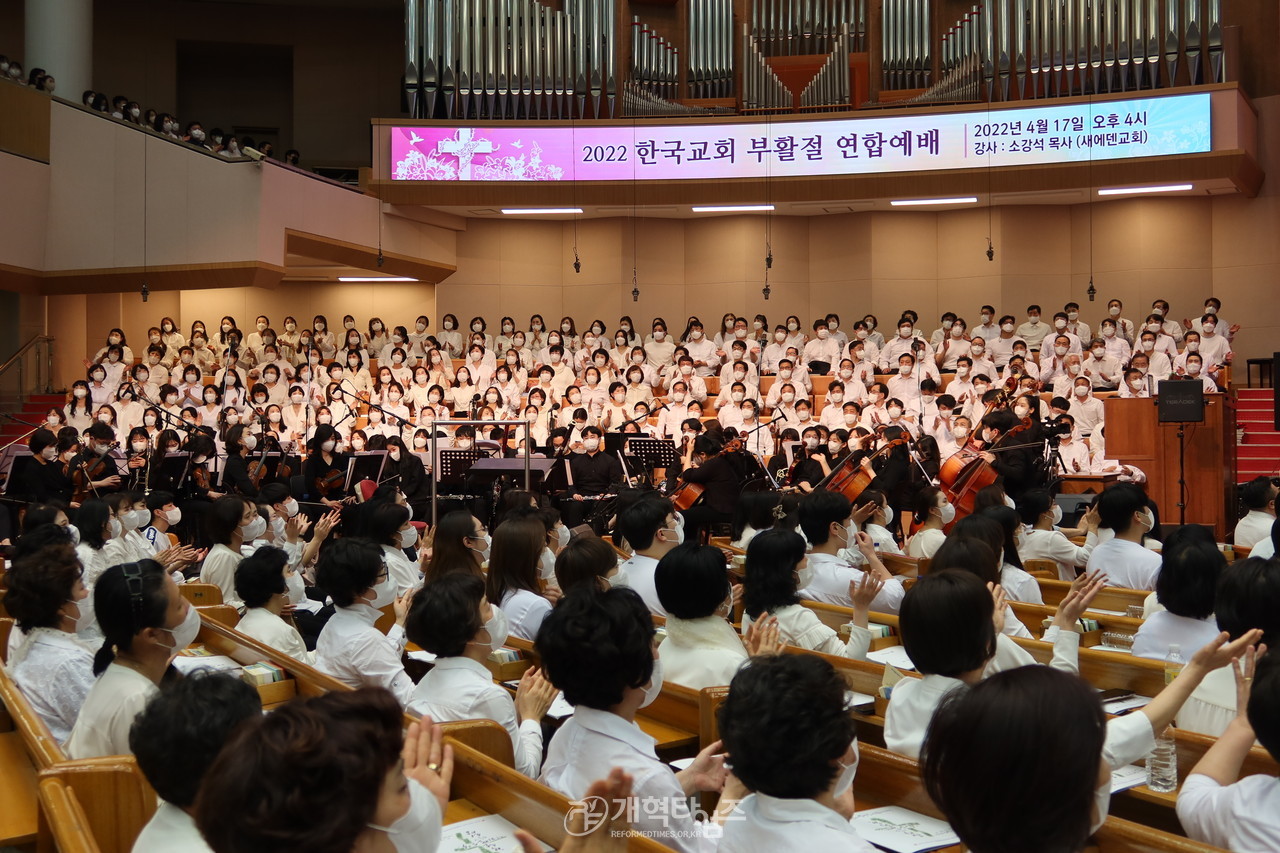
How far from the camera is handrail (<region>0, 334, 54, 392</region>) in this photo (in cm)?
1584

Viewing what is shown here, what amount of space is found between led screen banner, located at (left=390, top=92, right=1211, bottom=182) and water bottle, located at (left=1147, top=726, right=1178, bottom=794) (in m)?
13.3

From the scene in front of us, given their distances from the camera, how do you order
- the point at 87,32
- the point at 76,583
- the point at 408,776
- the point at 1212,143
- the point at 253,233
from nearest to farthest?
the point at 408,776 → the point at 76,583 → the point at 1212,143 → the point at 253,233 → the point at 87,32

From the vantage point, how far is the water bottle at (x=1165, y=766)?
291 cm

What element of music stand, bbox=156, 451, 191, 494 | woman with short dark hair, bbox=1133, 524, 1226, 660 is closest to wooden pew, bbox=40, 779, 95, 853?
woman with short dark hair, bbox=1133, 524, 1226, 660

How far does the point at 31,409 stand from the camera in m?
15.8

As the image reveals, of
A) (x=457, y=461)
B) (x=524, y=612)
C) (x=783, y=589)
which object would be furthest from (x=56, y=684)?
(x=457, y=461)

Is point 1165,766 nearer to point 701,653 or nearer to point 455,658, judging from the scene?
point 701,653

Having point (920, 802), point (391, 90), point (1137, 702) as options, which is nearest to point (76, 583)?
point (920, 802)

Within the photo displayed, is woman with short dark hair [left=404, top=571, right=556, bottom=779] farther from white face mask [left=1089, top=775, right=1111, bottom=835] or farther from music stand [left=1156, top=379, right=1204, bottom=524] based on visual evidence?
music stand [left=1156, top=379, right=1204, bottom=524]

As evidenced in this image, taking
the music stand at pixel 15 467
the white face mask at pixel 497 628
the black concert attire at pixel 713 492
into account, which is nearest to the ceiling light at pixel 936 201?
the black concert attire at pixel 713 492

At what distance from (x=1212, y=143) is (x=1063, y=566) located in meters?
9.69

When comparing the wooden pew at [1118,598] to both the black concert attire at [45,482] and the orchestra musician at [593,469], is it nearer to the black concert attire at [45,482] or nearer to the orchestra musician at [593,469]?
the orchestra musician at [593,469]

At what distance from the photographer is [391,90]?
817 inches

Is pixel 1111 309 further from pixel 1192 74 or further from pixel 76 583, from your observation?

DIRECTIONS
Please rewrite the rows from the line with "As the image reveals, of" through the end of the rows as a Markdown table with a No. column for the row number and a Text column for the line, leaving out blank lines.

RESULT OF THE TASK
| No. | Text |
|---|---|
| 1 | As the image reveals, of |
| 2 | A) (x=457, y=461) |
| 3 | B) (x=524, y=612) |
| 4 | C) (x=783, y=589) |
| 5 | which object would be furthest from (x=56, y=684)? |
| 6 | (x=457, y=461) |
| 7 | Is point 1165,766 nearer to point 701,653 or nearer to point 455,658, judging from the scene? |
| 8 | point 701,653 |
| 9 | Having point (920, 802), point (391, 90), point (1137, 702) as options, which is nearest to point (76, 583)? |
| 10 | point (920, 802) |
| 11 | Within the photo displayed, is woman with short dark hair [left=404, top=571, right=556, bottom=779] farther from white face mask [left=1089, top=775, right=1111, bottom=835] or farther from music stand [left=1156, top=379, right=1204, bottom=524] based on visual evidence? |
| 12 | music stand [left=1156, top=379, right=1204, bottom=524] |
| 13 | As evidenced in this image, taking |
| 14 | the music stand at pixel 15 467 |
| 15 | the white face mask at pixel 497 628 |
| 16 | the black concert attire at pixel 713 492 |
| 17 | into account, which is nearest to the ceiling light at pixel 936 201? |
| 18 | the black concert attire at pixel 713 492 |
| 19 | At what distance from (x=1212, y=143) is (x=1063, y=566) located in meters? |
| 20 | 9.69 |
| 21 | When comparing the wooden pew at [1118,598] to both the black concert attire at [45,482] and the orchestra musician at [593,469], is it nearer to the black concert attire at [45,482] or nearer to the orchestra musician at [593,469]? |
| 22 | the orchestra musician at [593,469] |
| 23 | At what distance from the photographer is [391,90]? |
| 24 | 817 inches |
| 25 | Is pixel 1111 309 further from pixel 1192 74 or further from pixel 76 583, from your observation? |